- **Extract**:
----

“Humanitarian assistance” painting (futureatlas.com / Flickr cc-by-2.0) |
Resource politics is coming back to the forefront of academic and policy debates around peacebuilding. Environmental peace and state building agendas are dominated by questions concerning informality and hybridity in resources. What kind of role do service providers play in peacebuilding and state building and what can we learn from service providers in post conflict states?
In his chapter in a new book on Water and Peacebuilding, Jeremy Allouche makes the case for paying attention to the role of informal service providers, and actively working with them to improve the transition from informal governance to state empowerment.
Resource politics is back. While recent conflicts should not make us jump to dubious conclusions about ‘resource wars’, the management of resources and their dividends is once again becoming an important concern for the international community in relation to state building and peacebuilding.
In peacebuilding, resources matter. In the ongoing Darfur conflict, for example, important resources such as water are increasingly taken into consideration in attempts to achieve peace and stability. Prominent in the attempts to resolve the conflict in recent years has been the Doha Document for Peace in Darfur (DDPD), signed in 2011 by the Sudanese government and the rebel Liberation and Justice Movement. It recognises the importance of addressing multiple issues, as well as the interlinkages between resource use, institutional reforms, state legitimacy, development and economic growth. As such, resource politics is considered an essential part of typical post-conflict restoration – ensuring that citizens’ needs are met and restarting economic activity.
Filling water rollers in Darfur Photo: UNAMID (Flickr) |
Service delivery and state building
Restoring service delivery (or establishing it for the first time) is an important part of the resource management so central to peacebuilding. The economic benefits, in particular, of these infrastructural developments are emphasised in many international organisation narratives around post conflict reconstruction, as the recent NEPAD conference in Senegal shows. Donors also consider it a priority to address economic deprivation, especially as it is such a determining factor of general welfare and can in many cases be one of the underlying causes of the conflict in the first place.

----

- **Record list**:

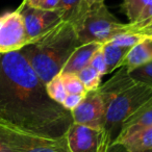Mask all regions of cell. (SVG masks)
<instances>
[{"label":"cell","mask_w":152,"mask_h":152,"mask_svg":"<svg viewBox=\"0 0 152 152\" xmlns=\"http://www.w3.org/2000/svg\"><path fill=\"white\" fill-rule=\"evenodd\" d=\"M45 86H46V91L49 97L54 102H56L59 105H61L63 102L65 101V99L67 98L68 92H67V90H66L61 75L57 74L56 76H54V77H53L49 83H47Z\"/></svg>","instance_id":"17"},{"label":"cell","mask_w":152,"mask_h":152,"mask_svg":"<svg viewBox=\"0 0 152 152\" xmlns=\"http://www.w3.org/2000/svg\"><path fill=\"white\" fill-rule=\"evenodd\" d=\"M81 45L72 24L58 25L20 50L44 85L59 74L77 47Z\"/></svg>","instance_id":"2"},{"label":"cell","mask_w":152,"mask_h":152,"mask_svg":"<svg viewBox=\"0 0 152 152\" xmlns=\"http://www.w3.org/2000/svg\"><path fill=\"white\" fill-rule=\"evenodd\" d=\"M134 83L135 80L130 76L128 70L125 67H121L119 72H117L105 83L100 86L97 90L103 101L104 106L107 105V103L113 98H115Z\"/></svg>","instance_id":"10"},{"label":"cell","mask_w":152,"mask_h":152,"mask_svg":"<svg viewBox=\"0 0 152 152\" xmlns=\"http://www.w3.org/2000/svg\"><path fill=\"white\" fill-rule=\"evenodd\" d=\"M149 127H152V98L123 123L113 143H121L133 133Z\"/></svg>","instance_id":"9"},{"label":"cell","mask_w":152,"mask_h":152,"mask_svg":"<svg viewBox=\"0 0 152 152\" xmlns=\"http://www.w3.org/2000/svg\"><path fill=\"white\" fill-rule=\"evenodd\" d=\"M130 76L137 83H141L152 88V61L147 65L129 71Z\"/></svg>","instance_id":"21"},{"label":"cell","mask_w":152,"mask_h":152,"mask_svg":"<svg viewBox=\"0 0 152 152\" xmlns=\"http://www.w3.org/2000/svg\"><path fill=\"white\" fill-rule=\"evenodd\" d=\"M105 152H128L124 147H123L121 144H117V143H112L110 146L107 147ZM145 152H152V150L149 151H145Z\"/></svg>","instance_id":"26"},{"label":"cell","mask_w":152,"mask_h":152,"mask_svg":"<svg viewBox=\"0 0 152 152\" xmlns=\"http://www.w3.org/2000/svg\"><path fill=\"white\" fill-rule=\"evenodd\" d=\"M152 61V37H147L129 50L122 64L128 71Z\"/></svg>","instance_id":"12"},{"label":"cell","mask_w":152,"mask_h":152,"mask_svg":"<svg viewBox=\"0 0 152 152\" xmlns=\"http://www.w3.org/2000/svg\"><path fill=\"white\" fill-rule=\"evenodd\" d=\"M59 2H61V0H44L40 9L46 10V11H57Z\"/></svg>","instance_id":"25"},{"label":"cell","mask_w":152,"mask_h":152,"mask_svg":"<svg viewBox=\"0 0 152 152\" xmlns=\"http://www.w3.org/2000/svg\"><path fill=\"white\" fill-rule=\"evenodd\" d=\"M73 123L95 129H103L105 106L98 91L87 92L83 101L71 110Z\"/></svg>","instance_id":"8"},{"label":"cell","mask_w":152,"mask_h":152,"mask_svg":"<svg viewBox=\"0 0 152 152\" xmlns=\"http://www.w3.org/2000/svg\"><path fill=\"white\" fill-rule=\"evenodd\" d=\"M149 25H152V16L149 18V19L147 20V21L145 22V23L143 24V25H142V27L140 28V29H142V28H144V27H147V26H149ZM140 29H139V30H140Z\"/></svg>","instance_id":"30"},{"label":"cell","mask_w":152,"mask_h":152,"mask_svg":"<svg viewBox=\"0 0 152 152\" xmlns=\"http://www.w3.org/2000/svg\"><path fill=\"white\" fill-rule=\"evenodd\" d=\"M100 2H104V0H87V3L90 7L93 4H96V3H100Z\"/></svg>","instance_id":"29"},{"label":"cell","mask_w":152,"mask_h":152,"mask_svg":"<svg viewBox=\"0 0 152 152\" xmlns=\"http://www.w3.org/2000/svg\"><path fill=\"white\" fill-rule=\"evenodd\" d=\"M68 95H85L87 94L83 83L80 81L77 74L73 73H59Z\"/></svg>","instance_id":"19"},{"label":"cell","mask_w":152,"mask_h":152,"mask_svg":"<svg viewBox=\"0 0 152 152\" xmlns=\"http://www.w3.org/2000/svg\"><path fill=\"white\" fill-rule=\"evenodd\" d=\"M101 46V44L95 42L81 44L70 55L69 59L67 61V63L65 64L63 70H61V73L77 74L83 68L90 65L92 56Z\"/></svg>","instance_id":"11"},{"label":"cell","mask_w":152,"mask_h":152,"mask_svg":"<svg viewBox=\"0 0 152 152\" xmlns=\"http://www.w3.org/2000/svg\"><path fill=\"white\" fill-rule=\"evenodd\" d=\"M90 66L93 67L95 70H97L102 76L106 75V64L104 59V55L102 52V49L100 47L92 56V59L90 61Z\"/></svg>","instance_id":"22"},{"label":"cell","mask_w":152,"mask_h":152,"mask_svg":"<svg viewBox=\"0 0 152 152\" xmlns=\"http://www.w3.org/2000/svg\"><path fill=\"white\" fill-rule=\"evenodd\" d=\"M137 31L146 34L147 37H152V25H149V26H147V27H144V28H142V29L137 30Z\"/></svg>","instance_id":"28"},{"label":"cell","mask_w":152,"mask_h":152,"mask_svg":"<svg viewBox=\"0 0 152 152\" xmlns=\"http://www.w3.org/2000/svg\"><path fill=\"white\" fill-rule=\"evenodd\" d=\"M0 152H16L1 131H0Z\"/></svg>","instance_id":"24"},{"label":"cell","mask_w":152,"mask_h":152,"mask_svg":"<svg viewBox=\"0 0 152 152\" xmlns=\"http://www.w3.org/2000/svg\"><path fill=\"white\" fill-rule=\"evenodd\" d=\"M106 64V74H110L122 67V64L130 48L121 47L110 42L104 43L101 46Z\"/></svg>","instance_id":"14"},{"label":"cell","mask_w":152,"mask_h":152,"mask_svg":"<svg viewBox=\"0 0 152 152\" xmlns=\"http://www.w3.org/2000/svg\"><path fill=\"white\" fill-rule=\"evenodd\" d=\"M70 152H105L110 145L103 129H95L72 123L65 133Z\"/></svg>","instance_id":"5"},{"label":"cell","mask_w":152,"mask_h":152,"mask_svg":"<svg viewBox=\"0 0 152 152\" xmlns=\"http://www.w3.org/2000/svg\"><path fill=\"white\" fill-rule=\"evenodd\" d=\"M121 144L128 152H145L152 150V127L133 133Z\"/></svg>","instance_id":"15"},{"label":"cell","mask_w":152,"mask_h":152,"mask_svg":"<svg viewBox=\"0 0 152 152\" xmlns=\"http://www.w3.org/2000/svg\"><path fill=\"white\" fill-rule=\"evenodd\" d=\"M44 0H23L21 3L22 5H25L28 7H34V9H40Z\"/></svg>","instance_id":"27"},{"label":"cell","mask_w":152,"mask_h":152,"mask_svg":"<svg viewBox=\"0 0 152 152\" xmlns=\"http://www.w3.org/2000/svg\"><path fill=\"white\" fill-rule=\"evenodd\" d=\"M89 7L87 0H61L57 11L61 13L64 22L75 26L87 13Z\"/></svg>","instance_id":"13"},{"label":"cell","mask_w":152,"mask_h":152,"mask_svg":"<svg viewBox=\"0 0 152 152\" xmlns=\"http://www.w3.org/2000/svg\"><path fill=\"white\" fill-rule=\"evenodd\" d=\"M152 98V88L135 81L113 98L105 106L103 130L110 144L118 135L123 123Z\"/></svg>","instance_id":"4"},{"label":"cell","mask_w":152,"mask_h":152,"mask_svg":"<svg viewBox=\"0 0 152 152\" xmlns=\"http://www.w3.org/2000/svg\"><path fill=\"white\" fill-rule=\"evenodd\" d=\"M77 76H78L80 81L83 83V87H85L87 92L96 91L101 86L102 75L90 65L87 66L86 68H83L81 71H79L77 73Z\"/></svg>","instance_id":"16"},{"label":"cell","mask_w":152,"mask_h":152,"mask_svg":"<svg viewBox=\"0 0 152 152\" xmlns=\"http://www.w3.org/2000/svg\"><path fill=\"white\" fill-rule=\"evenodd\" d=\"M148 1L149 0H123L121 7L123 13L128 18L129 23L137 21Z\"/></svg>","instance_id":"18"},{"label":"cell","mask_w":152,"mask_h":152,"mask_svg":"<svg viewBox=\"0 0 152 152\" xmlns=\"http://www.w3.org/2000/svg\"><path fill=\"white\" fill-rule=\"evenodd\" d=\"M17 10L23 18L29 44L46 34L63 21L58 11H46L22 4Z\"/></svg>","instance_id":"7"},{"label":"cell","mask_w":152,"mask_h":152,"mask_svg":"<svg viewBox=\"0 0 152 152\" xmlns=\"http://www.w3.org/2000/svg\"><path fill=\"white\" fill-rule=\"evenodd\" d=\"M0 118L25 130L64 137L73 123L71 112L48 96L20 51L0 53Z\"/></svg>","instance_id":"1"},{"label":"cell","mask_w":152,"mask_h":152,"mask_svg":"<svg viewBox=\"0 0 152 152\" xmlns=\"http://www.w3.org/2000/svg\"><path fill=\"white\" fill-rule=\"evenodd\" d=\"M29 44L22 15L18 10L0 16V53L20 51Z\"/></svg>","instance_id":"6"},{"label":"cell","mask_w":152,"mask_h":152,"mask_svg":"<svg viewBox=\"0 0 152 152\" xmlns=\"http://www.w3.org/2000/svg\"><path fill=\"white\" fill-rule=\"evenodd\" d=\"M145 38H147V36L140 31H130L124 32V34H121L119 36L115 37L114 39L110 41V43L115 45H118L121 47H126V48H132L133 46L140 43L141 41H143Z\"/></svg>","instance_id":"20"},{"label":"cell","mask_w":152,"mask_h":152,"mask_svg":"<svg viewBox=\"0 0 152 152\" xmlns=\"http://www.w3.org/2000/svg\"><path fill=\"white\" fill-rule=\"evenodd\" d=\"M74 28L81 44L95 42L101 45L131 30L129 24L119 21L104 2L91 5Z\"/></svg>","instance_id":"3"},{"label":"cell","mask_w":152,"mask_h":152,"mask_svg":"<svg viewBox=\"0 0 152 152\" xmlns=\"http://www.w3.org/2000/svg\"><path fill=\"white\" fill-rule=\"evenodd\" d=\"M151 16H152V0H149L148 3L146 4V7H144L143 12L141 13L140 17L137 18V21L133 22V23H128L129 26H130V29L133 30V31L139 30L140 28L142 27V25H143Z\"/></svg>","instance_id":"23"}]
</instances>
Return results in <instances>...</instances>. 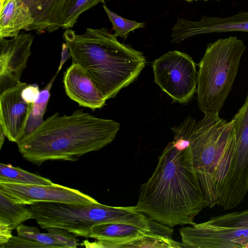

----

- **Problem requirements**:
Retype the piece on resource politics and peacebuilding from start to finish, word for word.

- **Response**:
“Humanitarian assistance” painting (futureatlas.com / Flickr cc-by-2.0) |
Resource politics is coming back to the forefront of academic and policy debates around peacebuilding. Environmental peace and state building agendas are dominated by questions concerning informality and hybridity in resources. What kind of role do service providers play in peacebuilding and state building and what can we learn from service providers in post conflict states?
In his chapter in a new book on Water and Peacebuilding, Jeremy Allouche makes the case for paying attention to the role of informal service providers, and actively working with them to improve the transition from informal governance to state empowerment.
Resource politics is back. While recent conflicts should not make us jump to dubious conclusions about ‘resource wars’, the management of resources and their dividends is once again becoming an important concern for the international community in relation to state building and peacebuilding.
In peacebuilding, resources matter. In the ongoing Darfur conflict, for example, important resources such as water are increasingly taken into consideration in attempts to achieve peace and stability. Prominent in the attempts to resolve the conflict in recent years has been the Doha Document for Peace in Darfur (DDPD), signed in 2011 by the Sudanese government and the rebel Liberation and Justice Movement. It recognises the importance of addressing multiple issues, as well as the interlinkages between resource use, institutional reforms, state legitimacy, development and economic growth. As such, resource politics is considered an essential part of typical post-conflict restoration – ensuring that citizens’ needs are met and restarting economic activity.
Filling water rollers in Darfur Photo: UNAMID (Flickr) |
Service delivery and state building
Restoring service delivery (or establishing it for the first time) is an important part of the resource management so central to peacebuilding. The economic benefits, in particular, of these infrastructural developments are emphasised in many international organisation narratives around post conflict reconstruction, as the recent NEPAD conference in Senegal shows. Donors also consider it a priority to address economic deprivation, especially as it is such a determining factor of general welfare and can in many cases be one of the underlying causes of the conflict in the first place.